▶ **Text provided**
################
I am very grateful to be able to respond to this important debate. I am very grateful to my hon. Friend the Member for Basildon and Billericay (Mr Baron) for his continued advocacy of these people and this issue. He has a long-standing track record of interest in global affairs but also our Afghan policy. I am very grateful for his raising these issues today and I will try to answer his questions very directly.

First, on the proportion of British Council contractors who have been notified and processed, I can confirm—that is a yes—a considerable number of principals have been processed and informed and granted forward processing. Their dependants number almost 300, so, in the round, it is quite a considerable figure.[Official Report, 16 January 2023, Vol. 726, c. 2MC.] As to my hon. Friend’s third question, about when the other half will hear, I can confirm that some 47 have recently been contacted to start that process. We are making progress; they have been contacted. Notwithstanding the difficulty of the situation in which they find themselves, we are trying, in terms of communication and administrative support, to ensure that they can also start that journey of resettlement. I hope that I have answered that question very directly.

In his second question, my hon. Friend asked what support we are providing through our work with third countries, because of course he has rightly identified our work with Pakistan and the support that it afforded to our efforts to extract these benighted people. During the worst of the chaos of August last year and the heroic efforts of those involved in Operation Pitting, the role of Pakistan was much appreciated. It is a very sensitive issue, as regards placing strain on our diplomatic relations with Pakistan, because it has very considerable security and diplomatic equities involved. It is not always easy, but Pakistan has been very, very helpful, and we look forward to that help—that mutual help—continuing. We put a huge amount of diplomatic effort into it. Of course, we have also worked with other countries, such as Uzbekistan. Considerable diplomatic effort has gone into that, so we hope that those relationships will continue, despite the considerable strain that is sometimes brought to bear.

My hon. Friend asked a very reasonable and direct question about the utility of quotas. I of course share his concern. None of us in this room, a room in which a long-standing interest in Afghanistan is represented, would not. We all share a sense of needing to nourish those who helped us in our hour of need in Afghanistan, especially in terms of the work done by the British Council in teaching English and giving educational opportunities to Afghans. We would all want to see the best possible outcome for those who stood up and took risks for the sake of not British but Afghan interests, affording educational opportunities to young Afghans. We all want the best outcomes for those people. None of us want to see any limits placed on safe refuge for those who stood up and took risks for their benefit.

We can see some of the numbers that the Home Office uses to process the cohorts as more of a measuring tool. We have referred to 1,500 initial places for pathway 3, which runs into June of this year. That is helpful as a measuring tool, but I would not see it as an upper limit because another cohort will be established from June of this year. Let us see it not as a limit, but as a measuring tool. I hope my hon. Friend the Member for Basildon and Billericay knows that strong representations are being made from the Foreign Office to our colleagues and friends in the Home Office to ensure that maximum flexibility is given to afford spaces to our friends and colleagues who are British Council contractors.

For absolute clarity, will the Minister correct me if I am wrong in any of this? Taking his first two answers, about half of the 200 contractors have been given the green light to head to the border. No ifs or buts—they have been given the green light. Up until very recently, none of the other half had heard anything at all, but now around 47 have been contacted and that ball is rolling. Am I right in saying that?
################
▶ **Information given**
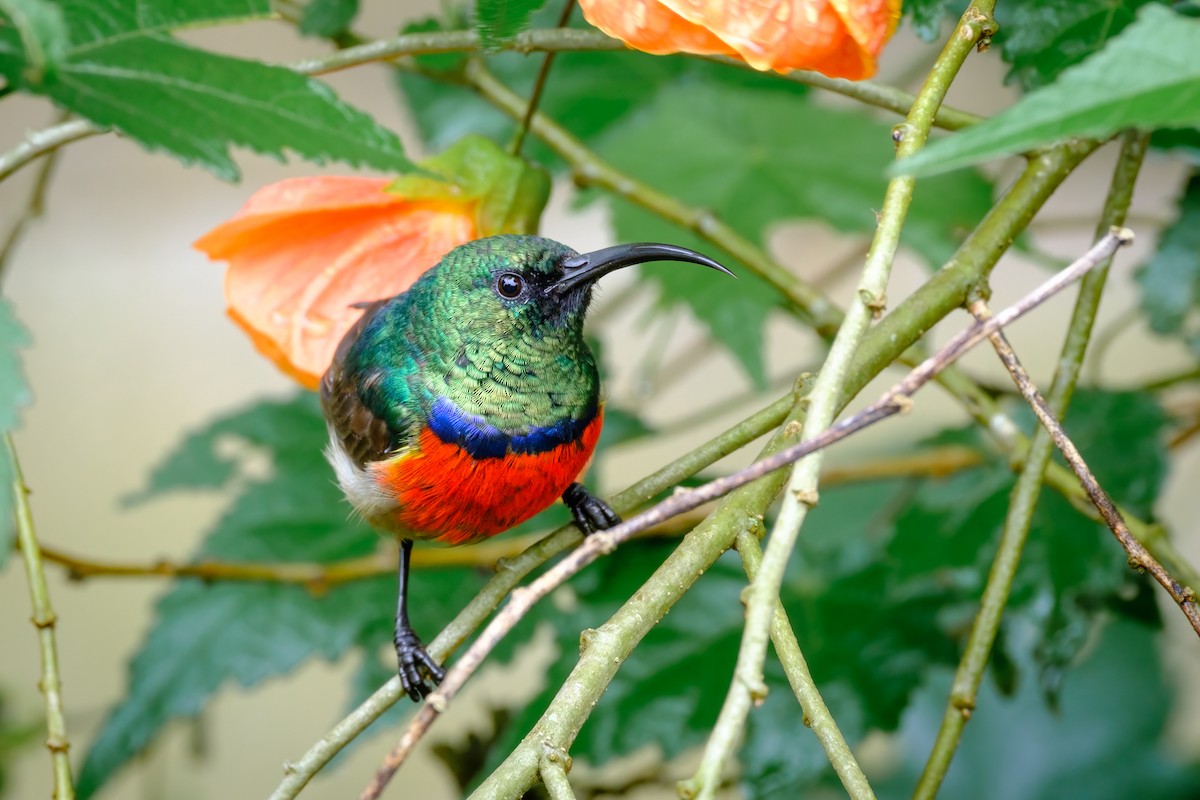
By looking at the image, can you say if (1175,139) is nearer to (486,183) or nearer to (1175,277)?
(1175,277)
################
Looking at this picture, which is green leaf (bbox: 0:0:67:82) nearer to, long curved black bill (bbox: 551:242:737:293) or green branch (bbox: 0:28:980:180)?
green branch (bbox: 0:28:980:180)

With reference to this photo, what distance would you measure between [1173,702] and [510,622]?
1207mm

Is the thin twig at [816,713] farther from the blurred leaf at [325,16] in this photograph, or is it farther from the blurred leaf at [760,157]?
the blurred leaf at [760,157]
################
▶ **Short task 1**
According to the debate excerpt, how many initial places were referred to for pathway 3?
▶ **Short task 2**
Please write what comes next in the debate excerpt, picking up after its final sentence.

▶ **Exercise answer 1**
1,500 initial places, running into June of this year.

▶ **Exercise answer 2**
In that case, I seek clarification on my second and fourth questions. On the second question, is the Minister saying that getting across the border will be as it was previously? There was simply a list and no expectation that those fleeing Afghanistan, who had been approved by us but told to go to the border, would need travel documents in hand, whatever they may be. Will their entry into a third country be unimpaired? Will it be unhindered because, as I raised with the Minister, there will be a list of those names? The priority is to get them out of the country and sort out the paperwork once they have arrived in that third country. Is that what he is saying?

I do not think it is useful for me to be drawn in on the details. I do not want to undermine any possible facilitation of any process that may or may not have been put in place. I will not comment on the details, but I will say that it is our firm intention to facilitate the onward movement of those people, notwithstanding the extreme political, diplomatic and security constraints faced by everyone right across Afghanistan on a daily basis.

That is question four. I do not wish to make life difficult for the Minister because I know him to be a decent man, but at the same time, we have waited for so long and this is an opportunity for clarity. He can correct me if I am wrong, but he has made it clear that on the paperwork, travel documents will not hinder access to third countries when the contractors reach the border.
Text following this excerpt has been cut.